## Source excerpt:

* * * * * * *

But in the same book, the social psychologist acknowledged “the secularists’ Achilles’ heel”: religious demography. It’s no longer only about the religious having some more kids, it’s about future generations in general. While numerous religious groups such as the Old Order Amish, Hutterites, Mormons or Haredim have been able to retain high fertility rates throughout the centuries, historical research reaching back to Roman, Greek, and Indian classic antiquity has not turned out a single example of a non-praying population featuring at least two children per woman (that is, demographic replacement level) for just a century. It seems that secular institutions might replace cooperative functions more easily than reproductive ones.
Now, Jason Weeden and Robert Kuzban set out to directly test the conflicting theories empirically in “What predicts religiosity? A multinational analysis of reproductive and cooperative behaviors”, Evolution and Human Behavior (2013).
Using data from no less than 296,959 individuals in around 90 countries from the World Values Survey & European Values Study (survey waves 1989 to 2008), they tested the relative strength of cooperative versus reproductive morals in predicting individual differences in religiosity. Their results clearly strengthened the reproductive perspective (p. 6):
“Our results provide virtually no support to the position that the primary current function of religiosity involves the expression of cooperative morals. Clearly, support for stricter cooperative morals is often statistically significantly associated with increased levels of religiosity. Indeed, consistent with the findings of Atkinson and Bourrat (2011), we find a modest correlation (r = .090) between religiosity and cooperative morals. But, as shown in the analyses here, this small relationship often does not survive when controlling for the substantially larger relationship between religiosity and reproductive morals.”

* * * * * * *

## Listing:

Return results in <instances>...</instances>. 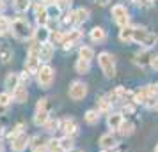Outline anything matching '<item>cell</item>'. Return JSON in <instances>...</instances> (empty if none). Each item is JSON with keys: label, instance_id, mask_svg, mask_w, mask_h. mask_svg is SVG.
Returning a JSON list of instances; mask_svg holds the SVG:
<instances>
[{"label": "cell", "instance_id": "obj_6", "mask_svg": "<svg viewBox=\"0 0 158 152\" xmlns=\"http://www.w3.org/2000/svg\"><path fill=\"white\" fill-rule=\"evenodd\" d=\"M87 95V85L84 81H73L69 85V97L73 101H82Z\"/></svg>", "mask_w": 158, "mask_h": 152}, {"label": "cell", "instance_id": "obj_3", "mask_svg": "<svg viewBox=\"0 0 158 152\" xmlns=\"http://www.w3.org/2000/svg\"><path fill=\"white\" fill-rule=\"evenodd\" d=\"M98 64H100L101 71L103 74L107 76V78H114L115 76V62H114V57L107 53V51H103L98 55Z\"/></svg>", "mask_w": 158, "mask_h": 152}, {"label": "cell", "instance_id": "obj_43", "mask_svg": "<svg viewBox=\"0 0 158 152\" xmlns=\"http://www.w3.org/2000/svg\"><path fill=\"white\" fill-rule=\"evenodd\" d=\"M108 2H110V0H96V4H100V6H107Z\"/></svg>", "mask_w": 158, "mask_h": 152}, {"label": "cell", "instance_id": "obj_16", "mask_svg": "<svg viewBox=\"0 0 158 152\" xmlns=\"http://www.w3.org/2000/svg\"><path fill=\"white\" fill-rule=\"evenodd\" d=\"M27 97H29V94H27V88L22 87V85H20V87L13 92V101H16V103H27Z\"/></svg>", "mask_w": 158, "mask_h": 152}, {"label": "cell", "instance_id": "obj_14", "mask_svg": "<svg viewBox=\"0 0 158 152\" xmlns=\"http://www.w3.org/2000/svg\"><path fill=\"white\" fill-rule=\"evenodd\" d=\"M124 122V119H123V113H110L107 119V124L108 127L112 131H119V127H121V124Z\"/></svg>", "mask_w": 158, "mask_h": 152}, {"label": "cell", "instance_id": "obj_34", "mask_svg": "<svg viewBox=\"0 0 158 152\" xmlns=\"http://www.w3.org/2000/svg\"><path fill=\"white\" fill-rule=\"evenodd\" d=\"M64 25H77V13L75 11H69L68 14L64 16Z\"/></svg>", "mask_w": 158, "mask_h": 152}, {"label": "cell", "instance_id": "obj_24", "mask_svg": "<svg viewBox=\"0 0 158 152\" xmlns=\"http://www.w3.org/2000/svg\"><path fill=\"white\" fill-rule=\"evenodd\" d=\"M133 129H135L133 122H130V120H124V122L121 124V127H119V133H121L123 136H130V134L133 133Z\"/></svg>", "mask_w": 158, "mask_h": 152}, {"label": "cell", "instance_id": "obj_12", "mask_svg": "<svg viewBox=\"0 0 158 152\" xmlns=\"http://www.w3.org/2000/svg\"><path fill=\"white\" fill-rule=\"evenodd\" d=\"M6 88H7V92H15L16 88L20 87V74L18 72H9L7 76H6Z\"/></svg>", "mask_w": 158, "mask_h": 152}, {"label": "cell", "instance_id": "obj_32", "mask_svg": "<svg viewBox=\"0 0 158 152\" xmlns=\"http://www.w3.org/2000/svg\"><path fill=\"white\" fill-rule=\"evenodd\" d=\"M59 126H60V120H57V119H52L50 117V120L46 122V131H50V133H53V131H59Z\"/></svg>", "mask_w": 158, "mask_h": 152}, {"label": "cell", "instance_id": "obj_15", "mask_svg": "<svg viewBox=\"0 0 158 152\" xmlns=\"http://www.w3.org/2000/svg\"><path fill=\"white\" fill-rule=\"evenodd\" d=\"M48 120H50V110H37L34 113V124L37 127L39 126H46Z\"/></svg>", "mask_w": 158, "mask_h": 152}, {"label": "cell", "instance_id": "obj_4", "mask_svg": "<svg viewBox=\"0 0 158 152\" xmlns=\"http://www.w3.org/2000/svg\"><path fill=\"white\" fill-rule=\"evenodd\" d=\"M53 78H55V72L48 64L41 65V69L37 72V83L41 88H50L52 83H53Z\"/></svg>", "mask_w": 158, "mask_h": 152}, {"label": "cell", "instance_id": "obj_11", "mask_svg": "<svg viewBox=\"0 0 158 152\" xmlns=\"http://www.w3.org/2000/svg\"><path fill=\"white\" fill-rule=\"evenodd\" d=\"M50 34H52V30H48V27H37L34 30V39L39 44H46V43H50Z\"/></svg>", "mask_w": 158, "mask_h": 152}, {"label": "cell", "instance_id": "obj_49", "mask_svg": "<svg viewBox=\"0 0 158 152\" xmlns=\"http://www.w3.org/2000/svg\"><path fill=\"white\" fill-rule=\"evenodd\" d=\"M155 152H158V145H156V147H155Z\"/></svg>", "mask_w": 158, "mask_h": 152}, {"label": "cell", "instance_id": "obj_8", "mask_svg": "<svg viewBox=\"0 0 158 152\" xmlns=\"http://www.w3.org/2000/svg\"><path fill=\"white\" fill-rule=\"evenodd\" d=\"M25 69L30 74H37L39 69H41V58H39V53H29L27 55V60H25Z\"/></svg>", "mask_w": 158, "mask_h": 152}, {"label": "cell", "instance_id": "obj_2", "mask_svg": "<svg viewBox=\"0 0 158 152\" xmlns=\"http://www.w3.org/2000/svg\"><path fill=\"white\" fill-rule=\"evenodd\" d=\"M155 41H156V36L151 34L148 29H144V27H135V30H133V43L142 44L146 48H149V46L155 44Z\"/></svg>", "mask_w": 158, "mask_h": 152}, {"label": "cell", "instance_id": "obj_5", "mask_svg": "<svg viewBox=\"0 0 158 152\" xmlns=\"http://www.w3.org/2000/svg\"><path fill=\"white\" fill-rule=\"evenodd\" d=\"M112 18H114V21L124 29V27H128V21H130V16H128V11L124 6H114L112 7Z\"/></svg>", "mask_w": 158, "mask_h": 152}, {"label": "cell", "instance_id": "obj_41", "mask_svg": "<svg viewBox=\"0 0 158 152\" xmlns=\"http://www.w3.org/2000/svg\"><path fill=\"white\" fill-rule=\"evenodd\" d=\"M151 65H153V67L158 71V57H153V58H151Z\"/></svg>", "mask_w": 158, "mask_h": 152}, {"label": "cell", "instance_id": "obj_35", "mask_svg": "<svg viewBox=\"0 0 158 152\" xmlns=\"http://www.w3.org/2000/svg\"><path fill=\"white\" fill-rule=\"evenodd\" d=\"M41 145H46L41 134H36V136L30 138V147H32V149H37V147H41Z\"/></svg>", "mask_w": 158, "mask_h": 152}, {"label": "cell", "instance_id": "obj_22", "mask_svg": "<svg viewBox=\"0 0 158 152\" xmlns=\"http://www.w3.org/2000/svg\"><path fill=\"white\" fill-rule=\"evenodd\" d=\"M98 111L100 113H108L110 111V104H112V101L108 99V97H98Z\"/></svg>", "mask_w": 158, "mask_h": 152}, {"label": "cell", "instance_id": "obj_1", "mask_svg": "<svg viewBox=\"0 0 158 152\" xmlns=\"http://www.w3.org/2000/svg\"><path fill=\"white\" fill-rule=\"evenodd\" d=\"M11 34H13L16 39H20V41H25V39H29L30 36H34V32L30 30L29 21L23 20V18L13 20V23H11Z\"/></svg>", "mask_w": 158, "mask_h": 152}, {"label": "cell", "instance_id": "obj_20", "mask_svg": "<svg viewBox=\"0 0 158 152\" xmlns=\"http://www.w3.org/2000/svg\"><path fill=\"white\" fill-rule=\"evenodd\" d=\"M75 71L78 72V74H87V72L91 71V62L78 58V60H77V64H75Z\"/></svg>", "mask_w": 158, "mask_h": 152}, {"label": "cell", "instance_id": "obj_36", "mask_svg": "<svg viewBox=\"0 0 158 152\" xmlns=\"http://www.w3.org/2000/svg\"><path fill=\"white\" fill-rule=\"evenodd\" d=\"M62 37H64V34H62L60 30H53L50 34V43H60Z\"/></svg>", "mask_w": 158, "mask_h": 152}, {"label": "cell", "instance_id": "obj_31", "mask_svg": "<svg viewBox=\"0 0 158 152\" xmlns=\"http://www.w3.org/2000/svg\"><path fill=\"white\" fill-rule=\"evenodd\" d=\"M11 101H13V95H11V92H0V106H9L11 104Z\"/></svg>", "mask_w": 158, "mask_h": 152}, {"label": "cell", "instance_id": "obj_40", "mask_svg": "<svg viewBox=\"0 0 158 152\" xmlns=\"http://www.w3.org/2000/svg\"><path fill=\"white\" fill-rule=\"evenodd\" d=\"M32 152H50V150H48L46 145H41V147H37V149H32Z\"/></svg>", "mask_w": 158, "mask_h": 152}, {"label": "cell", "instance_id": "obj_30", "mask_svg": "<svg viewBox=\"0 0 158 152\" xmlns=\"http://www.w3.org/2000/svg\"><path fill=\"white\" fill-rule=\"evenodd\" d=\"M11 57H13L11 48H0V62L2 64H7L9 60H11Z\"/></svg>", "mask_w": 158, "mask_h": 152}, {"label": "cell", "instance_id": "obj_18", "mask_svg": "<svg viewBox=\"0 0 158 152\" xmlns=\"http://www.w3.org/2000/svg\"><path fill=\"white\" fill-rule=\"evenodd\" d=\"M133 27H124V29H121V32H119V39H121L123 43H131L133 41Z\"/></svg>", "mask_w": 158, "mask_h": 152}, {"label": "cell", "instance_id": "obj_37", "mask_svg": "<svg viewBox=\"0 0 158 152\" xmlns=\"http://www.w3.org/2000/svg\"><path fill=\"white\" fill-rule=\"evenodd\" d=\"M29 81H30V72H22V74H20V85H22V87H27V85H29Z\"/></svg>", "mask_w": 158, "mask_h": 152}, {"label": "cell", "instance_id": "obj_9", "mask_svg": "<svg viewBox=\"0 0 158 152\" xmlns=\"http://www.w3.org/2000/svg\"><path fill=\"white\" fill-rule=\"evenodd\" d=\"M27 145H30V138L22 133V134H18L16 138H13V142H11V150L13 152H23L27 149Z\"/></svg>", "mask_w": 158, "mask_h": 152}, {"label": "cell", "instance_id": "obj_7", "mask_svg": "<svg viewBox=\"0 0 158 152\" xmlns=\"http://www.w3.org/2000/svg\"><path fill=\"white\" fill-rule=\"evenodd\" d=\"M80 39H82V32L80 30H69L68 34H64V37H62V41H60V46H62V50H71L75 44L78 43Z\"/></svg>", "mask_w": 158, "mask_h": 152}, {"label": "cell", "instance_id": "obj_47", "mask_svg": "<svg viewBox=\"0 0 158 152\" xmlns=\"http://www.w3.org/2000/svg\"><path fill=\"white\" fill-rule=\"evenodd\" d=\"M2 133H4V127H2V124H0V136H2Z\"/></svg>", "mask_w": 158, "mask_h": 152}, {"label": "cell", "instance_id": "obj_50", "mask_svg": "<svg viewBox=\"0 0 158 152\" xmlns=\"http://www.w3.org/2000/svg\"><path fill=\"white\" fill-rule=\"evenodd\" d=\"M153 2H156V0H153Z\"/></svg>", "mask_w": 158, "mask_h": 152}, {"label": "cell", "instance_id": "obj_51", "mask_svg": "<svg viewBox=\"0 0 158 152\" xmlns=\"http://www.w3.org/2000/svg\"><path fill=\"white\" fill-rule=\"evenodd\" d=\"M0 36H2V32H0Z\"/></svg>", "mask_w": 158, "mask_h": 152}, {"label": "cell", "instance_id": "obj_13", "mask_svg": "<svg viewBox=\"0 0 158 152\" xmlns=\"http://www.w3.org/2000/svg\"><path fill=\"white\" fill-rule=\"evenodd\" d=\"M39 58L41 62H50L53 58V44L52 43H46V44H41V51H39Z\"/></svg>", "mask_w": 158, "mask_h": 152}, {"label": "cell", "instance_id": "obj_19", "mask_svg": "<svg viewBox=\"0 0 158 152\" xmlns=\"http://www.w3.org/2000/svg\"><path fill=\"white\" fill-rule=\"evenodd\" d=\"M100 145H101V149H112L115 145V138L112 136V133H107V134H103V136L100 138Z\"/></svg>", "mask_w": 158, "mask_h": 152}, {"label": "cell", "instance_id": "obj_48", "mask_svg": "<svg viewBox=\"0 0 158 152\" xmlns=\"http://www.w3.org/2000/svg\"><path fill=\"white\" fill-rule=\"evenodd\" d=\"M0 152H4V147H2V143H0Z\"/></svg>", "mask_w": 158, "mask_h": 152}, {"label": "cell", "instance_id": "obj_17", "mask_svg": "<svg viewBox=\"0 0 158 152\" xmlns=\"http://www.w3.org/2000/svg\"><path fill=\"white\" fill-rule=\"evenodd\" d=\"M13 7H15L16 13L23 14V13H27V11H29L30 0H13Z\"/></svg>", "mask_w": 158, "mask_h": 152}, {"label": "cell", "instance_id": "obj_21", "mask_svg": "<svg viewBox=\"0 0 158 152\" xmlns=\"http://www.w3.org/2000/svg\"><path fill=\"white\" fill-rule=\"evenodd\" d=\"M105 37H107V34H105V30L101 29V27H94V29L91 30V39H93L94 43L105 41Z\"/></svg>", "mask_w": 158, "mask_h": 152}, {"label": "cell", "instance_id": "obj_42", "mask_svg": "<svg viewBox=\"0 0 158 152\" xmlns=\"http://www.w3.org/2000/svg\"><path fill=\"white\" fill-rule=\"evenodd\" d=\"M7 108L9 106H0V115H6L7 113Z\"/></svg>", "mask_w": 158, "mask_h": 152}, {"label": "cell", "instance_id": "obj_52", "mask_svg": "<svg viewBox=\"0 0 158 152\" xmlns=\"http://www.w3.org/2000/svg\"><path fill=\"white\" fill-rule=\"evenodd\" d=\"M135 2H139V0H135Z\"/></svg>", "mask_w": 158, "mask_h": 152}, {"label": "cell", "instance_id": "obj_25", "mask_svg": "<svg viewBox=\"0 0 158 152\" xmlns=\"http://www.w3.org/2000/svg\"><path fill=\"white\" fill-rule=\"evenodd\" d=\"M11 20H9L7 16L0 14V32H2V36L4 34H7V32H11Z\"/></svg>", "mask_w": 158, "mask_h": 152}, {"label": "cell", "instance_id": "obj_33", "mask_svg": "<svg viewBox=\"0 0 158 152\" xmlns=\"http://www.w3.org/2000/svg\"><path fill=\"white\" fill-rule=\"evenodd\" d=\"M60 145H62V149H64L66 152L73 150V136H64V138H60Z\"/></svg>", "mask_w": 158, "mask_h": 152}, {"label": "cell", "instance_id": "obj_27", "mask_svg": "<svg viewBox=\"0 0 158 152\" xmlns=\"http://www.w3.org/2000/svg\"><path fill=\"white\" fill-rule=\"evenodd\" d=\"M46 13L50 18H60V13H62V9L57 6V2L55 4H50V6H46Z\"/></svg>", "mask_w": 158, "mask_h": 152}, {"label": "cell", "instance_id": "obj_45", "mask_svg": "<svg viewBox=\"0 0 158 152\" xmlns=\"http://www.w3.org/2000/svg\"><path fill=\"white\" fill-rule=\"evenodd\" d=\"M43 2H44V6H50V4H55L57 0H43Z\"/></svg>", "mask_w": 158, "mask_h": 152}, {"label": "cell", "instance_id": "obj_23", "mask_svg": "<svg viewBox=\"0 0 158 152\" xmlns=\"http://www.w3.org/2000/svg\"><path fill=\"white\" fill-rule=\"evenodd\" d=\"M78 55H80V58H82V60L91 62V60L94 58V50L91 48V46H82V48H80V51H78Z\"/></svg>", "mask_w": 158, "mask_h": 152}, {"label": "cell", "instance_id": "obj_46", "mask_svg": "<svg viewBox=\"0 0 158 152\" xmlns=\"http://www.w3.org/2000/svg\"><path fill=\"white\" fill-rule=\"evenodd\" d=\"M69 152H85V150H82V149H73V150H69Z\"/></svg>", "mask_w": 158, "mask_h": 152}, {"label": "cell", "instance_id": "obj_38", "mask_svg": "<svg viewBox=\"0 0 158 152\" xmlns=\"http://www.w3.org/2000/svg\"><path fill=\"white\" fill-rule=\"evenodd\" d=\"M37 110H50V108H48V99H46V97H43V99H39V101H37L36 111H37Z\"/></svg>", "mask_w": 158, "mask_h": 152}, {"label": "cell", "instance_id": "obj_28", "mask_svg": "<svg viewBox=\"0 0 158 152\" xmlns=\"http://www.w3.org/2000/svg\"><path fill=\"white\" fill-rule=\"evenodd\" d=\"M46 147H48V150L50 152H66L64 149H62V145H60V140H48V143H46Z\"/></svg>", "mask_w": 158, "mask_h": 152}, {"label": "cell", "instance_id": "obj_44", "mask_svg": "<svg viewBox=\"0 0 158 152\" xmlns=\"http://www.w3.org/2000/svg\"><path fill=\"white\" fill-rule=\"evenodd\" d=\"M4 9H6V2H4V0H0V13H2Z\"/></svg>", "mask_w": 158, "mask_h": 152}, {"label": "cell", "instance_id": "obj_39", "mask_svg": "<svg viewBox=\"0 0 158 152\" xmlns=\"http://www.w3.org/2000/svg\"><path fill=\"white\" fill-rule=\"evenodd\" d=\"M57 6L60 9H69L71 7V0H57Z\"/></svg>", "mask_w": 158, "mask_h": 152}, {"label": "cell", "instance_id": "obj_10", "mask_svg": "<svg viewBox=\"0 0 158 152\" xmlns=\"http://www.w3.org/2000/svg\"><path fill=\"white\" fill-rule=\"evenodd\" d=\"M77 129H78V126H77V122H75L73 119H62V120H60L59 131H62L64 136H73V134L77 133Z\"/></svg>", "mask_w": 158, "mask_h": 152}, {"label": "cell", "instance_id": "obj_26", "mask_svg": "<svg viewBox=\"0 0 158 152\" xmlns=\"http://www.w3.org/2000/svg\"><path fill=\"white\" fill-rule=\"evenodd\" d=\"M100 120V111L98 110H89V111H85V122L87 124H96Z\"/></svg>", "mask_w": 158, "mask_h": 152}, {"label": "cell", "instance_id": "obj_29", "mask_svg": "<svg viewBox=\"0 0 158 152\" xmlns=\"http://www.w3.org/2000/svg\"><path fill=\"white\" fill-rule=\"evenodd\" d=\"M77 13V25H82L84 21H87V18H89V11L85 7H80L75 11Z\"/></svg>", "mask_w": 158, "mask_h": 152}]
</instances>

* * * * * * *

## What this task involves:
In one to three sentences, explain why the passage on religiosity and fertility says the 2013 study gives "virtually no support" to the view that religiosity mainly expresses cooperative morals. The entries have no connection to the passage on religiosity and fertility.

## Written solution:
Stricter cooperative morals are often significantly associated with higher religiosity, but the correlation is only modest (r = .090). That small relationship often does not survive once the substantially larger relationship between religiosity and reproductive morals is controlled for.